▸ What you need to do
[1] Pull out the passage from the salary negotiation text, word for word, from "Jim Hopkinson is" to "lifestyle. Read more...".
[2] Say whether each statement agrees with the salary negotiation text, answering yes or no and quoting the deciding words: (a) The author lives in New York City. (b) In the hotel analogy, the star level of the hotel stands for salary. (c) The hotel's competitor is offering a $299/night special.

Source document Block Start

Jim Hopkinson is an author, writer, and speaker living in New York City. His focus is on career development for the new economy, showing how new media, technology and branding are changing how people look at their career and lifestyle. Read more...
There are many hard and fast rules that a job-seeker can learn when preparing for a salary negotiation. For example, having the right mindset, the importance of doing research, and keeping compensation numbers open-ended, speaking in terms of salary ranges vs. naming a specific number.
However, one of the more difficult aspects of negotiating a job offer is adapting your approach based on the personality of the person you are dealing with.
There are three phases that you must master:
While there are 100s of personalities that you will come across in any job, today we’ll focus on the two extremes.
The Hotel Manager
In this analogy, picture the new company you are getting ready to work for as if you were about to check into one of your favorite hotels. You’ve already decided on the industry you’ll be working in (where the hotel is located), have done your research on the level of responsibility you’ll have (the star level of the hotel), and that the people and the job are a good fit (the hotel has great service and amenities). All that needs to be done is to finalize the rate (salary) and other details (benefits).
Most hiring managers or people in HR are a lot like a hotel manager. They want the hotel to succeed and make a profit, but their most important goal is to make sure your stay there goes as smoothly as possible and that everyone is happy.
If someone walks in off the street and wants a hotel room, they might be told, “Hello and welcome! We have an excellent room with a Queen bed on the 5th floor for $299 a night. We have a free gym, continental breakfast, and checkout is at 10am.”
For the vast majority of people -- the non-negotiators -- they simply accept the room, have a pleasant stay, and are none the wiser. This will also pertain to most of the people at your work. They were happy to get the job, heard the details, and accepted.
But experienced negotiators know to ask for more. A seasoned traveler might have spent considerable time researching on a site such as TripAdvisor, and talking to other people in their network that have stayed in the same area.
According to their research, the floors in the middle part of the hotel have a courtyard view and can be quite noisy, and the hotel often gives their loyal customers a complimentary spa session. You also know the hotel’s competitor is offering a $249/night special, and your flight home isn’t until 2pm the day you check out.

Source document Block End
Information provided Block Start

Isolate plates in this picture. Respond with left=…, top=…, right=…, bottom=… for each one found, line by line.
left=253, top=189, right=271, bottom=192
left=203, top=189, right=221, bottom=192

Information provided Block End

▸ Solutions per task
[1]
Jim Hopkinson is an author, writer, and speaker living in New York City. His focus is on career development for the new economy, showing how new media, technology and branding are changing how people look at their career and lifestyle. Read more...

[2]
(a) Yes: "living in New York City."
(b) No: "have done your research on the level of responsibility you’ll have (the star level of the hotel)"
(c) No: "the hotel’s competitor is offering a $249/night special"